A-3. We expect that, as part of the upcoming scoping process and development of alternatives for the draft EIS, the most significant variables to the model will be presented to the public for their suggestions. [Note: this means the answer to my question is: there is NO public access to the computer model. I've requested the "most significant variables," as we are now in the scoping process.] We further expect that during scoping, the public will provide us with their ideas regarding those private lands that should be acquired by the United States, and those federal lands that could be traded and which should be retained in federal ownership. This information then could be processed by the model. We are currently exploring with the Foundation how we can make the model available publicly.
Q-4. "Objective D, Benefits (page 2) states that one benefit may be to ‘allow increased timber production under the standards and guidelines of the Northwest Forest Plan.’ From what benchmark do you measure ‘increased timber production’? Increased from what? Would that be the PSQ, or would that be the actual timber production in a certain year, or average of years? The BLM is late in producing their ‘third-year review,’ where PSQ will be re-evaluated. If the benchmark uses PSQ, will the computer be re-programmed after the third year evaluation?"
A-4. Timber harvest volume will be compared among the alternatives evaluated in the EIS, including the existing situation under the no-action alternative. Because the geographic area of ULEP covers parts of three BLM Districts and one national forest, the Probable Sale Quantity under the no-action alternative will be a unique estimate, but preliminary discussions among field office specialists indicate that we can develop a good benchmark for comparison.
[Note: I've requested a clarification on this answer. It appears to say that the PSQ, as defined in the 1995 Northwest Forest Plan, will be used as the No-Action benchmark for an Increased-Timber-Production assessment. Since current sales are low, this could mean a large increase in timber production.]
Q-5. "If one exchange objective is to transfer sensitive lands (for wildlife, soils, etc) to BLM for increased protection... How could BLM lands ever have increased protection AND increased timber harvest?"

> What this exercise asks
**A.** Decide whether each statement agrees with the exchange Q&A. Answer yes or no for each one and quote the words from the Q&A that settle it. (i) The agency says it is working with the Foundation on making the model publicly available. (ii) The ULEP area covers parts of two BLM Districts. (iii) The writer of the notes has asked for a clarification of answer A-4.
**B.** Revise the exchange Q&A between "A-3. We expect" and "model available publicly.", inclusive, and use "planning" in place of "scoping" wherever it appears.

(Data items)

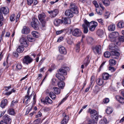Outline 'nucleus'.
<instances>
[{
  "mask_svg": "<svg viewBox=\"0 0 124 124\" xmlns=\"http://www.w3.org/2000/svg\"><path fill=\"white\" fill-rule=\"evenodd\" d=\"M27 38L29 41L30 42H32L35 41V39L32 38L30 36H28Z\"/></svg>",
  "mask_w": 124,
  "mask_h": 124,
  "instance_id": "ea45409f",
  "label": "nucleus"
},
{
  "mask_svg": "<svg viewBox=\"0 0 124 124\" xmlns=\"http://www.w3.org/2000/svg\"><path fill=\"white\" fill-rule=\"evenodd\" d=\"M108 98H106L103 99V101L102 102V104H106L108 103Z\"/></svg>",
  "mask_w": 124,
  "mask_h": 124,
  "instance_id": "3c124183",
  "label": "nucleus"
},
{
  "mask_svg": "<svg viewBox=\"0 0 124 124\" xmlns=\"http://www.w3.org/2000/svg\"><path fill=\"white\" fill-rule=\"evenodd\" d=\"M70 9L74 12V14H77L78 13V8L75 4L74 3H70Z\"/></svg>",
  "mask_w": 124,
  "mask_h": 124,
  "instance_id": "0eeeda50",
  "label": "nucleus"
},
{
  "mask_svg": "<svg viewBox=\"0 0 124 124\" xmlns=\"http://www.w3.org/2000/svg\"><path fill=\"white\" fill-rule=\"evenodd\" d=\"M86 40L89 44H91L93 40V39L92 38L88 37H87Z\"/></svg>",
  "mask_w": 124,
  "mask_h": 124,
  "instance_id": "79ce46f5",
  "label": "nucleus"
},
{
  "mask_svg": "<svg viewBox=\"0 0 124 124\" xmlns=\"http://www.w3.org/2000/svg\"><path fill=\"white\" fill-rule=\"evenodd\" d=\"M49 95L53 100H54L55 99L56 96L53 92H50L49 93Z\"/></svg>",
  "mask_w": 124,
  "mask_h": 124,
  "instance_id": "473e14b6",
  "label": "nucleus"
},
{
  "mask_svg": "<svg viewBox=\"0 0 124 124\" xmlns=\"http://www.w3.org/2000/svg\"><path fill=\"white\" fill-rule=\"evenodd\" d=\"M104 56L106 58H108V51L106 52L104 54Z\"/></svg>",
  "mask_w": 124,
  "mask_h": 124,
  "instance_id": "052dcab7",
  "label": "nucleus"
},
{
  "mask_svg": "<svg viewBox=\"0 0 124 124\" xmlns=\"http://www.w3.org/2000/svg\"><path fill=\"white\" fill-rule=\"evenodd\" d=\"M83 21L84 23L82 24V26L84 32L85 33H86L88 31V27H89L90 24L93 23V21L90 22L86 19L84 20Z\"/></svg>",
  "mask_w": 124,
  "mask_h": 124,
  "instance_id": "7ed1b4c3",
  "label": "nucleus"
},
{
  "mask_svg": "<svg viewBox=\"0 0 124 124\" xmlns=\"http://www.w3.org/2000/svg\"><path fill=\"white\" fill-rule=\"evenodd\" d=\"M109 70L111 72H113L115 71L116 69L113 67H109Z\"/></svg>",
  "mask_w": 124,
  "mask_h": 124,
  "instance_id": "5fc2aeb1",
  "label": "nucleus"
},
{
  "mask_svg": "<svg viewBox=\"0 0 124 124\" xmlns=\"http://www.w3.org/2000/svg\"><path fill=\"white\" fill-rule=\"evenodd\" d=\"M29 107L28 108L27 111L26 112L25 115H27L28 114L29 112L31 111V110L32 109V105H31V104H29L28 105Z\"/></svg>",
  "mask_w": 124,
  "mask_h": 124,
  "instance_id": "58836bf2",
  "label": "nucleus"
},
{
  "mask_svg": "<svg viewBox=\"0 0 124 124\" xmlns=\"http://www.w3.org/2000/svg\"><path fill=\"white\" fill-rule=\"evenodd\" d=\"M32 34L33 36L37 38L38 37L39 34L38 33L37 31H32Z\"/></svg>",
  "mask_w": 124,
  "mask_h": 124,
  "instance_id": "a19ab883",
  "label": "nucleus"
},
{
  "mask_svg": "<svg viewBox=\"0 0 124 124\" xmlns=\"http://www.w3.org/2000/svg\"><path fill=\"white\" fill-rule=\"evenodd\" d=\"M90 57L89 55H88L84 61V64H85L86 66L88 65L90 62Z\"/></svg>",
  "mask_w": 124,
  "mask_h": 124,
  "instance_id": "7c9ffc66",
  "label": "nucleus"
},
{
  "mask_svg": "<svg viewBox=\"0 0 124 124\" xmlns=\"http://www.w3.org/2000/svg\"><path fill=\"white\" fill-rule=\"evenodd\" d=\"M62 115L64 117L61 121V123L62 124H66L69 120V116L68 115H66L65 113H63Z\"/></svg>",
  "mask_w": 124,
  "mask_h": 124,
  "instance_id": "ddd939ff",
  "label": "nucleus"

> Answers for the exercise
**A.**
(i) Yes: "We are currently exploring with the Foundation how we can make the model available publicly."
(ii) No: "the geographic area of ULEP covers parts of three BLM Districts and one national forest"
(iii) Yes: "I've requested a clarification on this answer."

**B.**
A-3. We expect that, as part of the upcoming planning process and development of alternatives for the draft EIS, the most significant variables to the model will be presented to the public for their suggestions. [Note: this means the answer to my question is: there is NO public access to the computer model. I've requested the "most significant variables," as we are now in the planning process.] We further expect that during planning, the public will provide us with their ideas regarding those private lands that should be acquired by the United States, and those federal lands that could be traded and which should be retained in federal ownership. This information then could be processed by the model. We are currently exploring with the Foundation how we can make the model available publicly.